Dans Printemps, sorti il y a trois jours à Paris*, le personnage principal est une jeune femme de trente ans. Elle répond au doux nom de Teldj, c'est-à-dire «neige» en arabe. Comme à son habitude, l'auteur travaille sur la symbolique des noms avec des recours heureux à l'onomastique, comme si le nom du personnage peut donner rapidement des indications sur son devenir narratif.
Par conséquent, la couleur blanche qui caractérise le nom de Teldj devient dans ce roman le symbole de la pureté et de la lumière qui peut guider vers des lendemains enchanteurs. Rapidement, la mécanique de l'intrigue se met en place et le lecteur découvre que Teldj est professeure de langue et de civilisation arabes. Devenant une sorte d'Ibn Batouta au féminin, son métier lui permet de beaucoup voyager et de multiplier les conquêtes féminines. Le viol commis sur elle par un vieux satyre dans le fournil d'une boulangerie quand elle avait sept ans a été déterminant dans son orientation sexuelle. Sa compétence et son érudition lui font décrocher un poste d'enseignante à Shanghaï. La découverte de l'Empire du Milieu fait accroître en elle le désir de tout connaître de cette grande civilisation. Dans son appartement à Alger, dont le propriétaire loue une partie de l'immeuble à une myriade d'étrangers venus faire fortune en Algérie, elle n'arrête pas de ruminer ses souvenirs érotiques. L'héroïne qui habitait son imaginaire amoureux était son étudiante chinoise May. Ses orgasmes galactiques ravivent des cauchemars qui ont un lien avec la guerre de libération et les deux séismes qui ont secoué la ville de Chlef. Mais l'événement le plus lancinant reste la décapitation de sa mère, Selma, par un de ses collègues dans la clinique Debussy au centre de la capitale, où elle exerçait comme sage-femme durant les années noires du terrorisme.
Cet arrière-plan de l'histoire familiale qui se confond avec l'histoire du pays est un des thèmes récurrents chez Boudjedra, mais à chaque fois retravaillé à l'aune des développements et des mutations que connaît la société algérienne et les événements internationaux. Tous les protagonistes du roman deviennent comme des réceptacles qui revendiquent les péripéties d'un pays qui n'a jamais été épargné ni par la providence ni par ses responsables.
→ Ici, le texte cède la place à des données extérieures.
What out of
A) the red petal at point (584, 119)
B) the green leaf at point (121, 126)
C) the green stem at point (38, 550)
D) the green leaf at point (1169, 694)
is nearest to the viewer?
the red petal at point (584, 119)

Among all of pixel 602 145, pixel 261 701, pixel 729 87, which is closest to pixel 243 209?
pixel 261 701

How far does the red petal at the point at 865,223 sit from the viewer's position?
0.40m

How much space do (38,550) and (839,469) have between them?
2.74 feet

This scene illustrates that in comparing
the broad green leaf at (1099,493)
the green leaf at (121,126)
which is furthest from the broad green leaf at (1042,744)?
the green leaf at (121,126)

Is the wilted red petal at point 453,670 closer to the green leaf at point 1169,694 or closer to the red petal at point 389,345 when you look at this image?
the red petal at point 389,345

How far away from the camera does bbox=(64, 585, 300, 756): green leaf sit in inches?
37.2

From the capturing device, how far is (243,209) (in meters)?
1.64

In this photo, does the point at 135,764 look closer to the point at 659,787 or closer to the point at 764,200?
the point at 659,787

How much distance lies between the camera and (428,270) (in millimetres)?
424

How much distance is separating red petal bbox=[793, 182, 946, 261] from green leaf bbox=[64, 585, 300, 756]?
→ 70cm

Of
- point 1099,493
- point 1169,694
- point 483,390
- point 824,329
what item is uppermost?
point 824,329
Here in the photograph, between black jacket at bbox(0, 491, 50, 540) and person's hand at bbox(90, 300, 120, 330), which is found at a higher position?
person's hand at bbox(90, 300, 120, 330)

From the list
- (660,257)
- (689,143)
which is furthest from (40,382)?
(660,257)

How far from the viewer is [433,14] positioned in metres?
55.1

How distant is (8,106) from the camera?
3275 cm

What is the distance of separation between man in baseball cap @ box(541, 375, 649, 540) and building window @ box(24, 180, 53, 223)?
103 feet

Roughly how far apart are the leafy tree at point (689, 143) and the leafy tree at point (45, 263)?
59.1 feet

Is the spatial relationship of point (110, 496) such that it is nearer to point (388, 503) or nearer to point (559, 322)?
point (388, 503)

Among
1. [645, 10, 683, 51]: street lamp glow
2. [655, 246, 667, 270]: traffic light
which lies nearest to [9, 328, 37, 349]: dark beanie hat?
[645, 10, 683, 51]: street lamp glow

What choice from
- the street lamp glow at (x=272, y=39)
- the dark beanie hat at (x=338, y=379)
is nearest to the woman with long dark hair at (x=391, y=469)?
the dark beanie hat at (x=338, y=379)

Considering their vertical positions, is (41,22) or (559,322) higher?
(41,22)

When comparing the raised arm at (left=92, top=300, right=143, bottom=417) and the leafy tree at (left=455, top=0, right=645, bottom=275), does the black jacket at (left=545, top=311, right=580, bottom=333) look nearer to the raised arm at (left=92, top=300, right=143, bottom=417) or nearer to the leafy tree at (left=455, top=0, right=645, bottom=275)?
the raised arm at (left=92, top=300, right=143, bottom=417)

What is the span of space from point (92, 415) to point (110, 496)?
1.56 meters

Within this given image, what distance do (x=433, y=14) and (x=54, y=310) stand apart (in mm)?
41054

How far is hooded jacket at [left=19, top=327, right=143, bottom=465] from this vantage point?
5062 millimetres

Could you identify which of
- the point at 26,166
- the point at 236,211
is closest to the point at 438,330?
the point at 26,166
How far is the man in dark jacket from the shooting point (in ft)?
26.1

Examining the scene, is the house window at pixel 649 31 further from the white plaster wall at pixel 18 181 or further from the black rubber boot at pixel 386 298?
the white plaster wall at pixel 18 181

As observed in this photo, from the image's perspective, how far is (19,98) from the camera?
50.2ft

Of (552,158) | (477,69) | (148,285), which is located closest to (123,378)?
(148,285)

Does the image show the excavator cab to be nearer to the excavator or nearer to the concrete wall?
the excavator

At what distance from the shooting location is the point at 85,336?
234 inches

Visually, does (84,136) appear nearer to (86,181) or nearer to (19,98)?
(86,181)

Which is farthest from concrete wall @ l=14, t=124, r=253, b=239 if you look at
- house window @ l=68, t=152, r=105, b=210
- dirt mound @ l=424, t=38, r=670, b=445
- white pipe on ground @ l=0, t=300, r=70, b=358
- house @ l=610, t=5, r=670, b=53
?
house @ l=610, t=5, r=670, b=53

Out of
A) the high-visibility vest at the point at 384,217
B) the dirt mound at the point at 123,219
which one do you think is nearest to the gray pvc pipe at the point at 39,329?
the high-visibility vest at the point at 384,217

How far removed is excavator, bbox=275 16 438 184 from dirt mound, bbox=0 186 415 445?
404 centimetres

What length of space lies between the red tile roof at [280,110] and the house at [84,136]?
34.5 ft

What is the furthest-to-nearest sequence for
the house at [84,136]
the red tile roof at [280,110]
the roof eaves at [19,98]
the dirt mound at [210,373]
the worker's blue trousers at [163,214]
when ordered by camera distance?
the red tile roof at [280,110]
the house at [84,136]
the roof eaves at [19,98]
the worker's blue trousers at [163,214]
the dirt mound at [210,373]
Printemps semble vouloir s'inscrire dans la continuité de La répudiation et Le désordre des choses, deux romans fondateurs dans l'œuvre de Boudjedra. Les interactions entre le passé et le présent amènent Teldj à se poser des questions sur le devenir politique de l'Algérie et sur certains ratages historiques qu'elle veut mettre en avant quand les manifestations commencent en décembre 2010 en Tunisie puis en janvier 2011 en Egypte. C'est par hasard que Teldj, qui n'a pas la télévision, découvre dans la presse l'information suivante : «Emeutes sanglantes à Sidi Bouzid en Tunisie, après le suicide par le feu d'un marchand de légumes ambulant».
Connaissant l'histoire de l'Afrique du Nord depuis ses débuts, elle tempère les ardeurs de ses interlocuteurs sur l'issue de ces révoltes qui naissent sans maturation politique ou assise idéologique. L'auteur écrit à cet effet : «Teldj avait passé plusieurs nuits à discuter politique dans un restaurant du centre-ville où elle avait ses habitudes et ses amis. L'un d'entre eux disant : ‘‘Et cette presse occidentale qui parle de printemps arabe alors qu'on est en plein mois de janvier''… C'est quoi ça ? C'est cette sémantique démentielle et perverse ? C'est quoi aussi cette symbolique printanière alors que le monde patauge dans la gadoue, le plasma et le sang… Et puis les journalistes qu'ils envoient là-bas… ils feraient mieux d'apprendre l'arabe d'abord !». L'enthousiasme de certains ne prend pas le dessus sur la lucidité de Teldj, ce qui correspond d'ailleurs parfaitement aux positions publiques de l'écrivain sur ce sujet. Avec pédagogie, la «créature» de Boudjedra rétablit la vérité des faits et fustige dans ses propos la méconnaissance de l'histoire chez beaucoup de ses contemporains. Elle pointe du doigt l'emballement médiatique et les maladresses sémantiques inventées par la presse étrangère pour frapper les esprits. Elle met aussi en garde contre l'impensé théorique qui se nourrit de l'accumulation des frustrations, lesquelles conduisent souvent à l'émeute et aux différents saccages improductifs. Teldj convoque sans attendre ce qui s'est passé en Algérie, en octobre 1988, pour dire combien il était prématuré de considérer cette révolte des jeunes des pays arabes comme porteuse de lendemains enchanteurs.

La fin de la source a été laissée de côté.